Acute myeloid leukemia with mutations in TP53 (TP53 AML) is fatal with a median survival of 6 months. RNA sequencing on purified AML patient samples showed that TP53 AML had higher expression of mevalonate pathway genes. Using novel, isogenic TP53 AML cell lines and primary samples, we determined that TP53 AML resistance to AML chemotherapy cytarabine (AraC) correlated with increased mevalonate pathway activity, a lower induction of reactive oxygen species (ROS), and a mitochondrial response with increased mitochondrial mass and oxidative phosphorylation. Pretreatment with the statin class of mevalonate pathway inhibitors reversed these effects and chemosensitized TP53 AML. The geranylgeranyl pyrophosphate (GGPP) branch of the mevalonate pathway was required for TP53 AML chemoresistance.
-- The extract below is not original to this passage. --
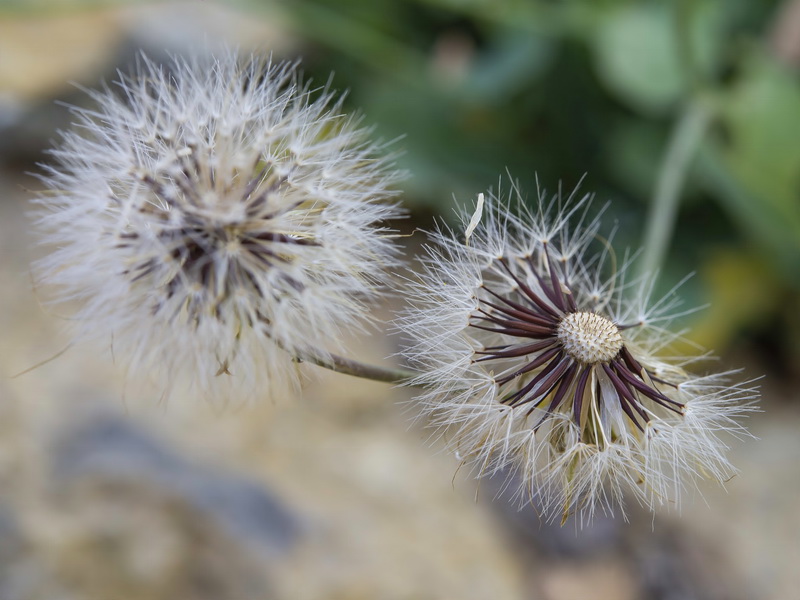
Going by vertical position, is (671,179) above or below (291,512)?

In addition to its role in mitochondria biogenesis, we identified a novel function of GGPP in regulating glutathione for management of AraC-induced ROS. However, statins alone were inadequate to fully reverse chemoresistance in vivo and in a retrospective study of 364 TP53 AML patients who received chemotherapy concurrently with a statin. Finally, we identified clinical settings and strategies to successfully target the mevalonate pathway, particularly to address the unmet need of TP53 AML.